The story of Ruth as we have heard already, is placed at the time of the Judges. Elimelech’s decision to take his family into Moab to escape the famine in Israel probably occurred at a time when Moab was subdued, or at least not hostile towards Israel. However, God, had told the Israelites not to marry into the surrounding nations or join in their worship of false gods. The fact that Naomi’s sons chose Moabite women shows that they ignored this instruction. It also indicates the attraction of foreign influences to the Israelites, which God wanted them to stay away from. But we also see mercy in grafting into his line of blessing one Moabite because of her faith and obedience to Him.

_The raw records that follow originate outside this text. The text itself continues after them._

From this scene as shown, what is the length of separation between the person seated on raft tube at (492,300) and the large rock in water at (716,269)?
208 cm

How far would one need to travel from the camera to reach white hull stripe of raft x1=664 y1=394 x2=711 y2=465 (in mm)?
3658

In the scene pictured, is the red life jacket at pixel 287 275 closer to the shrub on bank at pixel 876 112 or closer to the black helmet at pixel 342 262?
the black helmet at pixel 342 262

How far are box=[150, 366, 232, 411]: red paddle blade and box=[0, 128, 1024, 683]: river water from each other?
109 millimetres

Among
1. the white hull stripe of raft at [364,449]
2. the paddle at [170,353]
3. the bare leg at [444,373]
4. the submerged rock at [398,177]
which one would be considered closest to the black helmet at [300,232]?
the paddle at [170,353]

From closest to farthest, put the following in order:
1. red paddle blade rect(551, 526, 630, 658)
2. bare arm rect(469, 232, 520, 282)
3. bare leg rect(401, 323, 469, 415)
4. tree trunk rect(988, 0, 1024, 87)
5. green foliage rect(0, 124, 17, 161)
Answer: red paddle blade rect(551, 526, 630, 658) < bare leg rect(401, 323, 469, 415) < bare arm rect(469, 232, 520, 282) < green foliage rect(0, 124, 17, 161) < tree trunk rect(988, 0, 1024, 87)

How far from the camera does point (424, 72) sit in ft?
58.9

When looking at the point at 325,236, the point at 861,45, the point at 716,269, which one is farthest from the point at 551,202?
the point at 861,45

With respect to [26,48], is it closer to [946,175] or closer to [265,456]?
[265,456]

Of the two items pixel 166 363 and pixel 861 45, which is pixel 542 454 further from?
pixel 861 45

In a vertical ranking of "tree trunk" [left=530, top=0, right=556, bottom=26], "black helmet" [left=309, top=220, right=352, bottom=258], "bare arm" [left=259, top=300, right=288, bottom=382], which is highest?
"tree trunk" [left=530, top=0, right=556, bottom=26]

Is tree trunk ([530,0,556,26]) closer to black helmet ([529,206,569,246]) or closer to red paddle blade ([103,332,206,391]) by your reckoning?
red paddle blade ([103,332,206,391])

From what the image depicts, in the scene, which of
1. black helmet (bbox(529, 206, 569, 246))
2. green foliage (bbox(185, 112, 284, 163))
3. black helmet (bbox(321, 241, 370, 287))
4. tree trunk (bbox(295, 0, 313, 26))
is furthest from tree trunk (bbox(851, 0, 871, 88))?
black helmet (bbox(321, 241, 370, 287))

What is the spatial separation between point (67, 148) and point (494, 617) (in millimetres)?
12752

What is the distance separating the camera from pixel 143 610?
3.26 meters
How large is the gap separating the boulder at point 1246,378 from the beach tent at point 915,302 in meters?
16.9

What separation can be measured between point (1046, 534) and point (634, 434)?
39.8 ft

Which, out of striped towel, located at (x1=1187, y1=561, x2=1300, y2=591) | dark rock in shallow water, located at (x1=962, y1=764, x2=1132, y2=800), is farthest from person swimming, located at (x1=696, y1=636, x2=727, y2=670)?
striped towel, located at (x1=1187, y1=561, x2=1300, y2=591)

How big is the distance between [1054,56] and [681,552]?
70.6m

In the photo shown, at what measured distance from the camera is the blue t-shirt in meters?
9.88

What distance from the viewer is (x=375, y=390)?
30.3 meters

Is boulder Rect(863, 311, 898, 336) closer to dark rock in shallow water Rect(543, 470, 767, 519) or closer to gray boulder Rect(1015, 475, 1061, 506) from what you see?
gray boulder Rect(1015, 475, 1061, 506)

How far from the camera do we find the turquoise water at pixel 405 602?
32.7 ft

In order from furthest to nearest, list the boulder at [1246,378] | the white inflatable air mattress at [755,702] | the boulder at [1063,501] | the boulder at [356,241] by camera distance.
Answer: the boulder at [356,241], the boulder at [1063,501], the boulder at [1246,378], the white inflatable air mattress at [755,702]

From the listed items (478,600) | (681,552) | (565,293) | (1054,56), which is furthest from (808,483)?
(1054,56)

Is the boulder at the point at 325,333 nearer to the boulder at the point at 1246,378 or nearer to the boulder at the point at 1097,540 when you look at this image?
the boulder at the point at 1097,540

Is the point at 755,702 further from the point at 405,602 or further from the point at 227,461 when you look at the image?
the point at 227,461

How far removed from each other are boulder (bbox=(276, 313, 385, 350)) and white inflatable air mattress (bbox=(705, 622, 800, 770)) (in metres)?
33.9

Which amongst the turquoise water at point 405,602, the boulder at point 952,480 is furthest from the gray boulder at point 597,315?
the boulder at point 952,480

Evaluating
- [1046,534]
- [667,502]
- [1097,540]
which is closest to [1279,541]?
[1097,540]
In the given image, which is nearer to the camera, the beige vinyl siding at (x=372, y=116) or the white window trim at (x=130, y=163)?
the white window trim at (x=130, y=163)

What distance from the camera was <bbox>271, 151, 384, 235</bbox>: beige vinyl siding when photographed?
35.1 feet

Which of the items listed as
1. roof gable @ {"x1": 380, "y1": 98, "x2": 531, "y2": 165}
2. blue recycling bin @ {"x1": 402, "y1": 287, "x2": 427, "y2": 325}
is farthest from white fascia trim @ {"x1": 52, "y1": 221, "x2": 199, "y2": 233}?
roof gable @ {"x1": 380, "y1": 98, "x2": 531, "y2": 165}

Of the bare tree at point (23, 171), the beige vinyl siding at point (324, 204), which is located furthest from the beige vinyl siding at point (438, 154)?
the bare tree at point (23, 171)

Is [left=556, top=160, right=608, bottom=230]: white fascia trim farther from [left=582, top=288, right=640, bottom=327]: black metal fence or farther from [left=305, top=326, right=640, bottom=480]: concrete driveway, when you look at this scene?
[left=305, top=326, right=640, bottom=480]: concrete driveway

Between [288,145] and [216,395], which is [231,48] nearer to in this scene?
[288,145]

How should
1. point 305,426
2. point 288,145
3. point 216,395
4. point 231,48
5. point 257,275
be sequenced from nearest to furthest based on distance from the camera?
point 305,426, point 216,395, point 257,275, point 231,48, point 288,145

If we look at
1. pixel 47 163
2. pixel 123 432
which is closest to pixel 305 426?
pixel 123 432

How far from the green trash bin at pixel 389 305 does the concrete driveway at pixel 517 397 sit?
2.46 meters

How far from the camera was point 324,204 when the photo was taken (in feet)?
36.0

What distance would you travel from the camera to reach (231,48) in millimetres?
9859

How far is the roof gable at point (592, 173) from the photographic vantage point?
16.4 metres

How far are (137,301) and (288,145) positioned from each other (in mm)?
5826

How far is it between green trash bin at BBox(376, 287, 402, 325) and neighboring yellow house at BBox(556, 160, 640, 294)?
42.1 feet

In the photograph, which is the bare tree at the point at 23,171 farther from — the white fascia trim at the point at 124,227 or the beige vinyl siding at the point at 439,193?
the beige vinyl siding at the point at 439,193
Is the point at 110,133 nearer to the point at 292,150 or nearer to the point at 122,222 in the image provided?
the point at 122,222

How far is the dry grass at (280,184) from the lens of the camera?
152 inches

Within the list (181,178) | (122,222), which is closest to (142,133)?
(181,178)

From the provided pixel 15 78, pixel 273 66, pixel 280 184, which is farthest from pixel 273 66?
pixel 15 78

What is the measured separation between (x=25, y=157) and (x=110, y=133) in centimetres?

Naomi had two daughters-in-law, Ruth and Orpah. In view of their position as Moabite widows, it may seem that Orpah’s decision to return to her own mother’s house was more natural than Ruth’s when Naomi announced her determination to go back to Bethlehem in Judah. We could even argue that Orpah, after politely offering to accompany Naomi, was acting in accord with her mother-in-law’s wishes by remaining in Moab with her own people. Ruth, however, clung to Naomi and refused to leave her. But Orpah’s obedience was shallow, as her offer to go with Naomi was done out of duty not of love, and Naomi probably saw this and declined Orpah’s offer. Ruth however, remained to finish her story and claim a place in the genealogy of David and also of Jesus (Mt 1 :5).

2. Witness in obedience.

Secondly there is a witness in obedience. Ruth did more than merely remain with Naomi; she was in fact her main support, both during their journey and after arriving in Israel, even though she was a stranger in Bethlehem. News of her faithfulness obviously spread quickly as it went before her into the fields of Boaz. When she asked why as a woman not from Israel was being treated so kindly, Boaz replied because of her support and friendship of Naomi You can see that in Ruth 2:11. Though directly attracted by her outward beauty and manner, Boaz was already -aware of her reputation for loyal love and service. We see this when Boaz tells her, “All my fellow townsman know that you are a woman of noble character” (Ruth 3:11).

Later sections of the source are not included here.